Archmage Deylon berdiri, matanya tajam menatap Kael. “Kau… berhasil. Kau menolak panggilan kegelapan. Itu berarti… kau memang bukan sekadar bayangan.”
Namun nada suaranya tidak sepenuhnya lega. Lebih seperti pengakuan pahit bahwa apa yang ia yakini mungkin salah.
Kael hampir roboh, namun Lyra berlari masuk dan menangkapnya. “Kau melakukannya,” bisiknya. “Aku tahu kau bisa.”
Soren menyeringai, menepuk bahu Kael dengan keras. “Kau anak gila… hampir membuat jantungku copot.”
Elira menatap Kael dengan sorot mata penuh harapan. “Itu baru permulaan.

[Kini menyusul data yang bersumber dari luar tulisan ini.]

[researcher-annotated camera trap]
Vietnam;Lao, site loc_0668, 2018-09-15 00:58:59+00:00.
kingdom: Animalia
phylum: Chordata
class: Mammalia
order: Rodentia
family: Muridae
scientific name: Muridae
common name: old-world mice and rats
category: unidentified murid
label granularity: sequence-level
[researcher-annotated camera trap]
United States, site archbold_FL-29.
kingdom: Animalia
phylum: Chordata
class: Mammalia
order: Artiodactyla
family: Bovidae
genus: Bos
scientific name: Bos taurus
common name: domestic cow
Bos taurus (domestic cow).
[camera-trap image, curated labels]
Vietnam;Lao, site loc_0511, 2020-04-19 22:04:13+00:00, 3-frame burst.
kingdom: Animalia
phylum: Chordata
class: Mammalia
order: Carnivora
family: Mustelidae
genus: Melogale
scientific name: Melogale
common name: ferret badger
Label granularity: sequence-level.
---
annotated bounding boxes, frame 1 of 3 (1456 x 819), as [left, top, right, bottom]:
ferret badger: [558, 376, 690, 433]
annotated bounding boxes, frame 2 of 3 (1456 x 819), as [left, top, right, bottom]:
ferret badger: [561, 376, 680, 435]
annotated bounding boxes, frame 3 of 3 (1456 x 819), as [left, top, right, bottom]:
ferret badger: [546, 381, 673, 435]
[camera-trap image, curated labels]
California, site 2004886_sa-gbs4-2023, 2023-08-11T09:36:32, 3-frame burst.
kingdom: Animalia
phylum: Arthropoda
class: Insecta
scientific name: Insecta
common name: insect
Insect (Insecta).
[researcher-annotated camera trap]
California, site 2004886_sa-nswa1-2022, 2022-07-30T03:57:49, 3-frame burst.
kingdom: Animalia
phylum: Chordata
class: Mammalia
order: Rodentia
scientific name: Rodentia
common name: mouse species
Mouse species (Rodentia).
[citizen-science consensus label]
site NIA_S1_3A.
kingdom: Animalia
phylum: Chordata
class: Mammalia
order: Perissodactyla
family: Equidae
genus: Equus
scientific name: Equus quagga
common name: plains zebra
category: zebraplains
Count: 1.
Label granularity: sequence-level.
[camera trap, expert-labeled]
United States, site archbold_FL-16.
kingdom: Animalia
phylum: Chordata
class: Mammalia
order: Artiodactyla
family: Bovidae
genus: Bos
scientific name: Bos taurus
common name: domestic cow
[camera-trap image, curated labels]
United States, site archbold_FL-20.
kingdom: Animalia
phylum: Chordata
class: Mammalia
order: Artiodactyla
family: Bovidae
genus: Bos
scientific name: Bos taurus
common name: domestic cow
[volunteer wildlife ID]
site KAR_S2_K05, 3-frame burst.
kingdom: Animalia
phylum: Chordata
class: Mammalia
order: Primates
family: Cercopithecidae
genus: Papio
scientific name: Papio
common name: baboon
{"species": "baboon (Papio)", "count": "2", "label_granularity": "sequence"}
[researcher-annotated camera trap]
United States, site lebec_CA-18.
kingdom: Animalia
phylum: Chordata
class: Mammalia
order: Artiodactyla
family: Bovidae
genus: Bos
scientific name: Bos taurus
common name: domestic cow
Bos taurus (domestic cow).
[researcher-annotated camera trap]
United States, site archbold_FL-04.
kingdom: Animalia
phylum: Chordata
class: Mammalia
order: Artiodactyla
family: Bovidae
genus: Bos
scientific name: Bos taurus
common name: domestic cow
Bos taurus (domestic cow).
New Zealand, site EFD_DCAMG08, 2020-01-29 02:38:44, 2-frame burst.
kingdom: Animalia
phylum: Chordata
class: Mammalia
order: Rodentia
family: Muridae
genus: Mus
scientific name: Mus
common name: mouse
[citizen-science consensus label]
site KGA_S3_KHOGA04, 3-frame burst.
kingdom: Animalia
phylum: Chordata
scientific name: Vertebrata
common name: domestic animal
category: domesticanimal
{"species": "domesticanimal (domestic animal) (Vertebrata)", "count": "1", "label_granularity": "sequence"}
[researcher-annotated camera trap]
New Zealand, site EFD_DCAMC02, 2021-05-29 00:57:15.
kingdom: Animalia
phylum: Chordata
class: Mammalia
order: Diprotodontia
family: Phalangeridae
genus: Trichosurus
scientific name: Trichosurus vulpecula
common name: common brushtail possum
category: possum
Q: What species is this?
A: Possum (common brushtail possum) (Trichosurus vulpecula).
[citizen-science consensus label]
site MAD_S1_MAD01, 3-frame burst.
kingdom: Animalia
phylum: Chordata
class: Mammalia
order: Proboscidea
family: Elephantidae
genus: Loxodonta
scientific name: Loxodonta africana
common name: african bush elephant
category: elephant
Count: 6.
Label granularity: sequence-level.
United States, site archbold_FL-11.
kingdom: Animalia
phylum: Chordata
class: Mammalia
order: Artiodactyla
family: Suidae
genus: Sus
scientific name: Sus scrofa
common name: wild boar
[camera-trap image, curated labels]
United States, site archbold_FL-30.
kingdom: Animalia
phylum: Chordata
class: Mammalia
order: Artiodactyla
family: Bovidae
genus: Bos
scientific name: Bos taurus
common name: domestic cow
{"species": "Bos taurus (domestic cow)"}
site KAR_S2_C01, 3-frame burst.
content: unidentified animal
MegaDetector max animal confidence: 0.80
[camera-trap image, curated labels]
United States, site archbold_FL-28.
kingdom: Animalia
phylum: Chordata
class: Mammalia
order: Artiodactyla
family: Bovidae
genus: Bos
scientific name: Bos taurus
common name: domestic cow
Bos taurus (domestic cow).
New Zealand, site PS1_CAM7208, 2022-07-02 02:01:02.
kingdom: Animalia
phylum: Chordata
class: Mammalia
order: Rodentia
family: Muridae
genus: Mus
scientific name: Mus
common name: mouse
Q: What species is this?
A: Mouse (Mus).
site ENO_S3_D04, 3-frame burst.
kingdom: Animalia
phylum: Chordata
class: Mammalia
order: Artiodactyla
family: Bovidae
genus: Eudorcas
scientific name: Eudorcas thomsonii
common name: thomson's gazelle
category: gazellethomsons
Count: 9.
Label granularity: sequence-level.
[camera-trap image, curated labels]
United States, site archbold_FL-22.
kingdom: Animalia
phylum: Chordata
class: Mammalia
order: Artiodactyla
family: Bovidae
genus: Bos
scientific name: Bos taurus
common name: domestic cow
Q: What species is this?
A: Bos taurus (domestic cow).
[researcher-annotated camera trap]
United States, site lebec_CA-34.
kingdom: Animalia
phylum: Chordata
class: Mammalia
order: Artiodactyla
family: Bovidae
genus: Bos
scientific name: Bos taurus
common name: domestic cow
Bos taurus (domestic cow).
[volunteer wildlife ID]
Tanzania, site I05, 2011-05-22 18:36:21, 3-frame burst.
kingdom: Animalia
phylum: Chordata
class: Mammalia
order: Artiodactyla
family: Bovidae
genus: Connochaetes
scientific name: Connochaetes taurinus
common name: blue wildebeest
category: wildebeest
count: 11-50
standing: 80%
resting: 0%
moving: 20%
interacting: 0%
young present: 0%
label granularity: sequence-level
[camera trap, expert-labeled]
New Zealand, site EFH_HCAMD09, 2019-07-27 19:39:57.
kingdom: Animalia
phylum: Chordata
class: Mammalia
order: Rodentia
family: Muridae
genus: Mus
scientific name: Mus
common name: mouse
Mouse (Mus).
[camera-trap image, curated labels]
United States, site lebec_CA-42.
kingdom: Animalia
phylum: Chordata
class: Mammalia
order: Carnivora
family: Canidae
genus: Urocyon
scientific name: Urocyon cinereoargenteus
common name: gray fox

Kau membuktikan dirimu… tapi Eldoria masih belum aman. Gerbang asli masih menunggu di Drakthar.”
Deylon mengangkat tongkatnya, menghentikan sorak rakyat. “Dewan Arcanum telah menyaksikan. Mulai hari ini, Kael diakui sebagai… Penjaga Bayangan. Namun ingat, ujian ini hanya awal. Jika kau tergelincir, Eldoria sendiri yang akan menebusnya.”
Kael berdiri, meski tubuhnya gemetar. Dalam hatinya, ia tahu satu hal: kegelapan memang ada dalam dirinya, tapi pilihan tetap miliknya.
Dan untuk pertama kalinya, ia merasa… bebas.